Your answer must be the lines from the start of the records through the line with "Autumn In Wine Country Greeting Card", exactly as written, without the pictures.

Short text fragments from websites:
━━━━━━━━━━
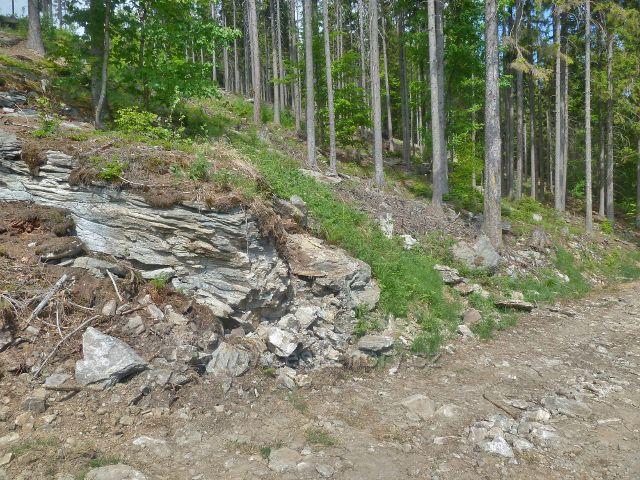 Kamenitá cesta po červené TZ po východním úbočí Ucháče mírně klesá k údolí potoka Laosinky
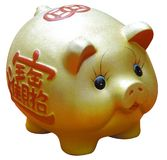 Chinese new year Gold pig. Chinese Gold pig isolated on white Royalty Free Stock Images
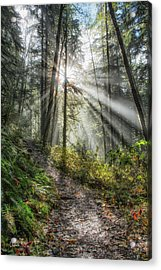 Morning Hike Acrylic Print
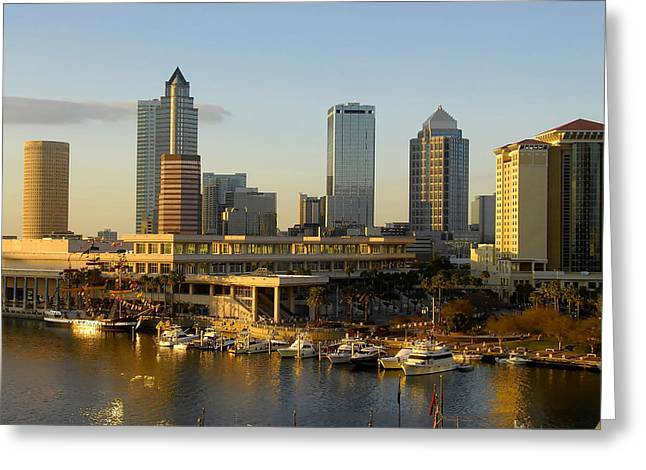 Tampa Bay Greeting Cards - Tampa Bay and Gasparilla Greeting Card by David Lee Thompson
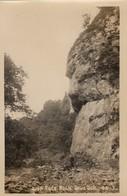 Postcard Lion Face Rock Dove Dale Derbyshire By Greeting Card House Ltd Sheffield My Ref  B13318 - Derbyshire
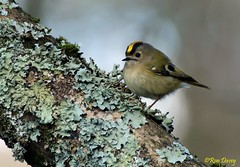 Goldcrest in Central Park, Plymouth, UK. Image 4. (ronalddavey80) Tags: goldcrest canon eos70d tamron 70300mm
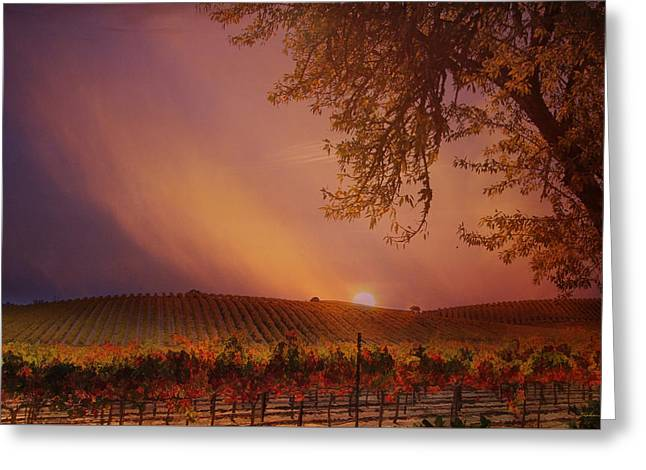 Autumn In Wine Country Greeting Card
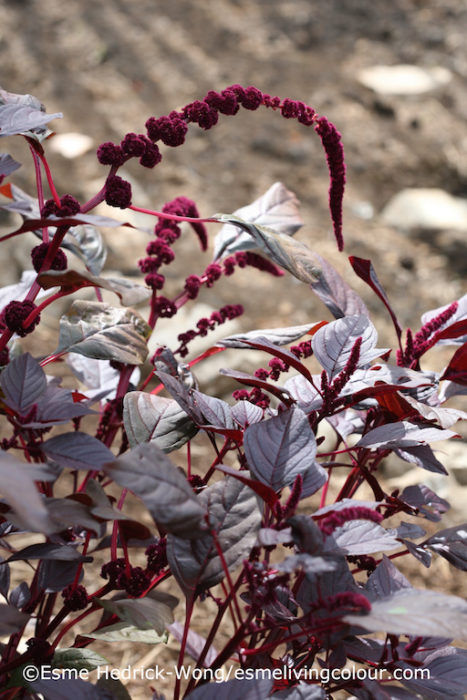 Amaranthus cruentus Amaranth Hopi Red Dye is a grain producing plant native to Central America and domesticated by farmers over 6000 years ago. The grain was used in Inca rituals dating back to 4000 BCE. The Hopi native tribe, from the American Southwest, use the pink flower bracts as a food colouring to make their traditional 'piki' flat breads pink. The whole plant can be used to make a deep pink dye bath that dyes wool yarns not pink but, intriguingly, egg yolk yellow and khaki green. However more experimentation is needed to discover how to dye yarns pink.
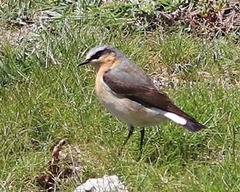 Anglesey%20%2831%29%20Northern%20Wheatear_s.JPG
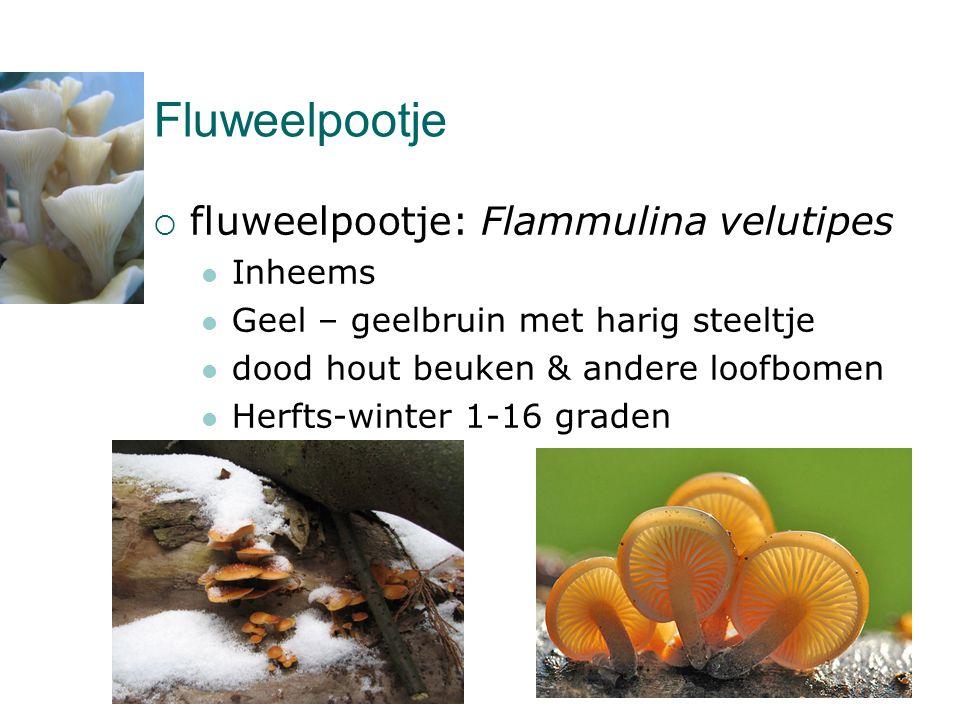 Fluweelpootje  fluweelpootje: Flammulina velutipes  Inheems  Geel – geelbruin met harig steeltje  dood hout beuken & andere loofbomen  Herfts-win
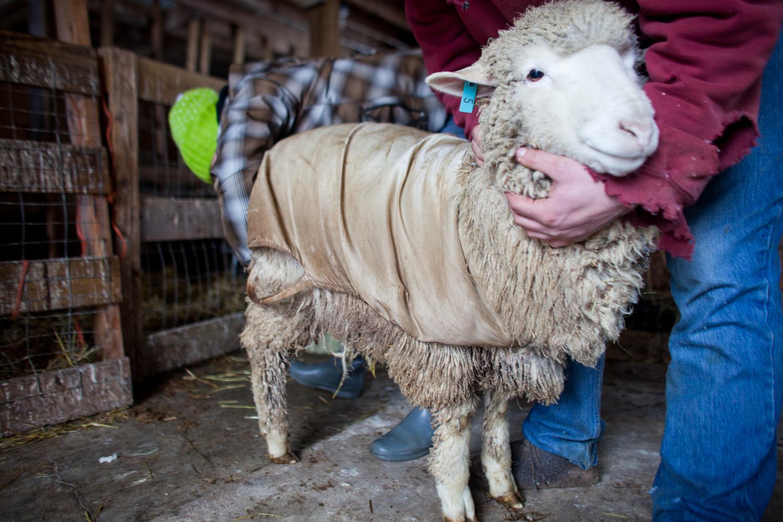 SheepShearing-113.jpg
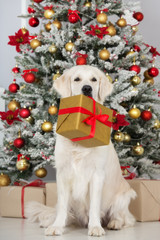 beautiful golden retriever dog sitting in front of a christmas tree holding a gift box in mouth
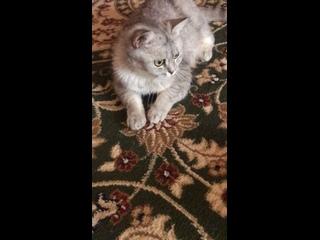 Видео от Карины Мариненко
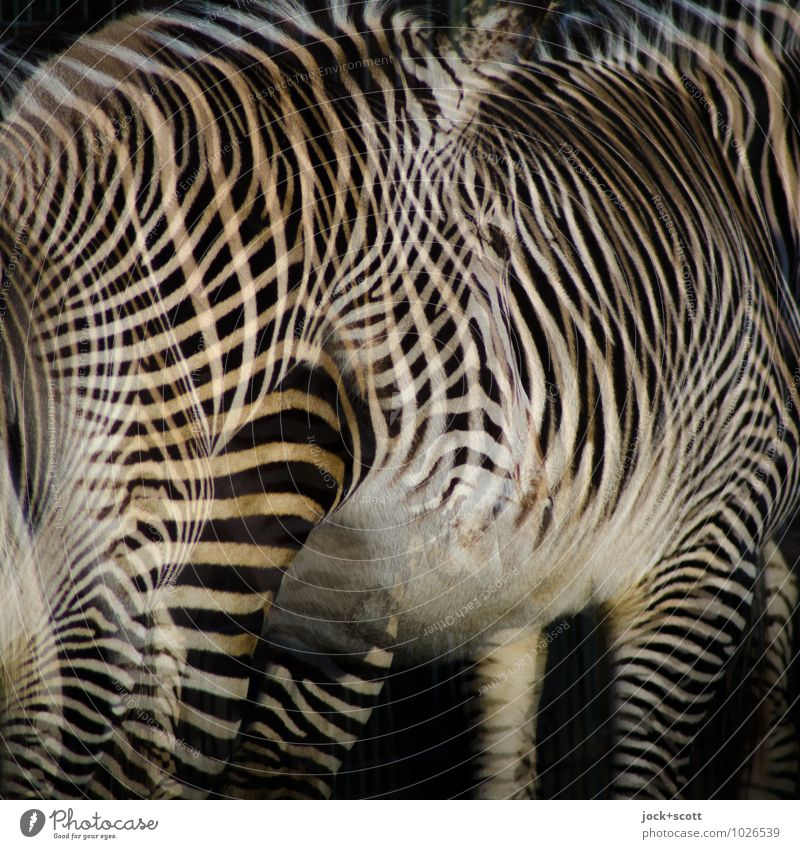 Zebra Club Design 2 Animal Stripe Fantastic Uniqueness Agreed Surrealism Irritation Double exposure Illusion Reaction Play of colours Camouflage Evolution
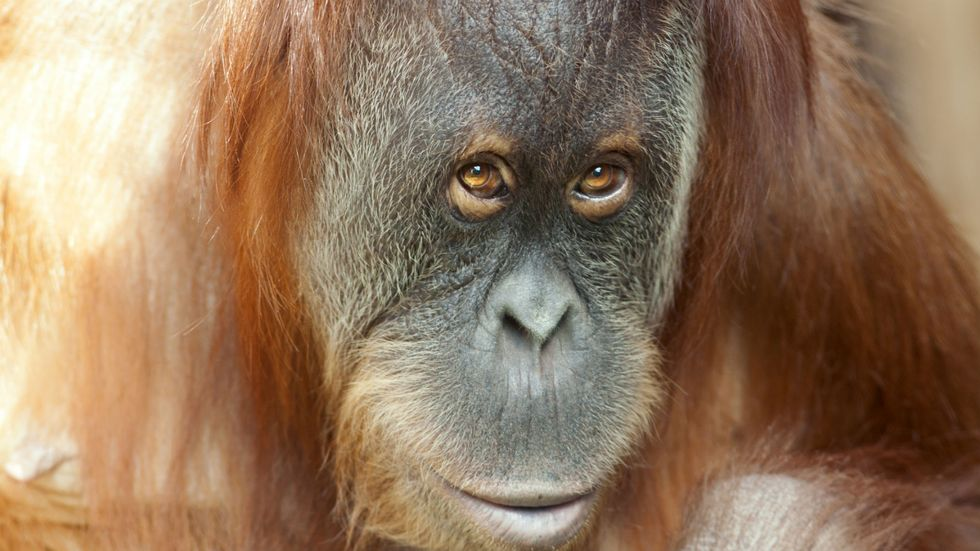 Should Primates Have the Same Rights as Humans?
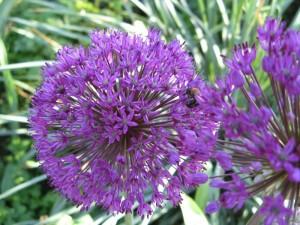 Лук Purple Sensation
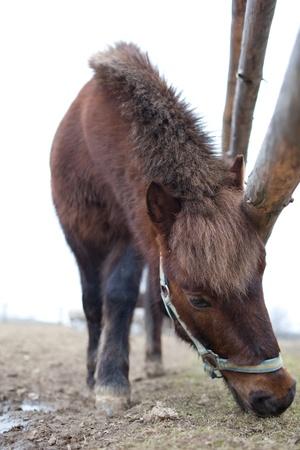 cute little pony photo
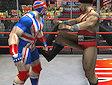 <b>Sfida wrestling - Masters of wrestling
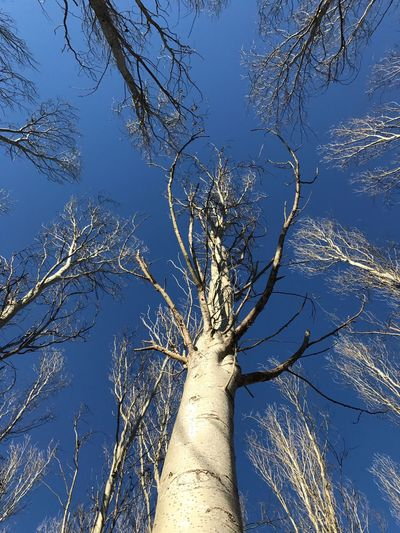 Intotheblue  Trees And Sky Tree Trunk Poplars No People Poplargrove Pioppeto Nature Beauty In Nature Tree Trunk Outdoors Tranquility Trees Arms Perspectives On Nature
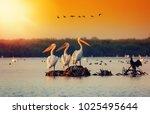 pelican colony in danube delta... | Shutterstock . vector #1025495644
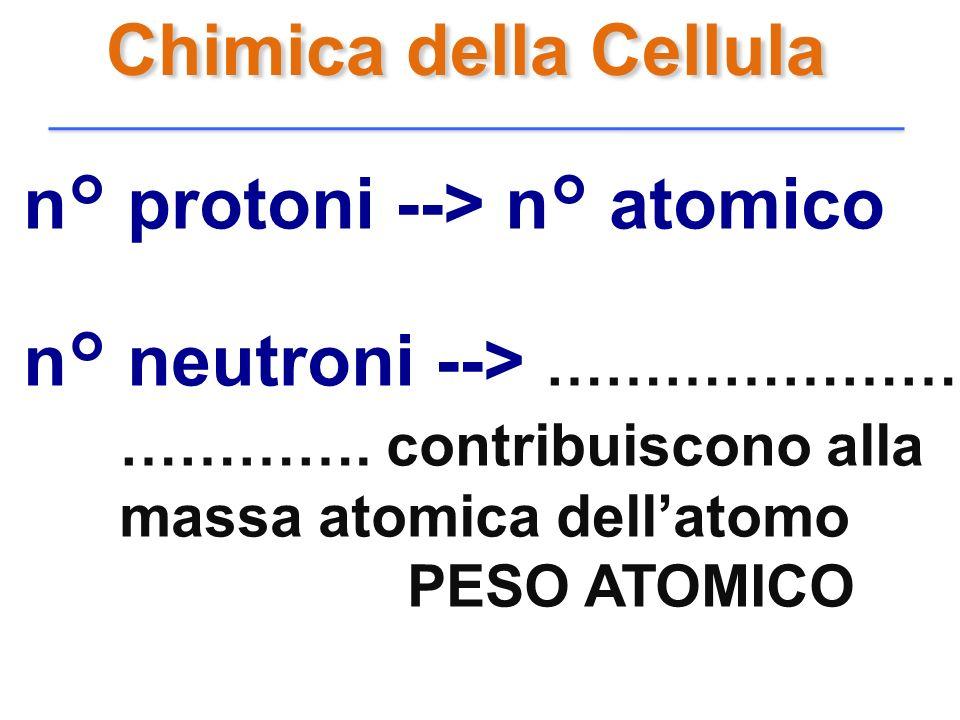 n° protoni --> n° atomico n° neutroni --> …………………… …………. contribuiscono alla massa atomica dellatomo PESO ATOMICO Chimica della Cellula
━━━━━━━━━━
_Answer section_:
 Kamenitá cesta po červené TZ po východním úbočí Ucháče mírně klesá k údolí potoka Laosinky
 Chinese new year Gold pig. Chinese Gold pig isolated on white Royalty Free Stock Images
 Morning Hike Acrylic Print
 Tampa Bay Greeting Cards - Tampa Bay and Gasparilla Greeting Card by David Lee Thompson
 Postcard Lion Face Rock Dove Dale Derbyshire By Greeting Card House Ltd Sheffield My Ref  B13318 - Derbyshire
 Goldcrest in Central Park, Plymouth, UK. Image 4. (ronalddavey80) Tags: goldcrest canon eos70d tamron 70300mm
 Autumn In Wine Country Greeting Card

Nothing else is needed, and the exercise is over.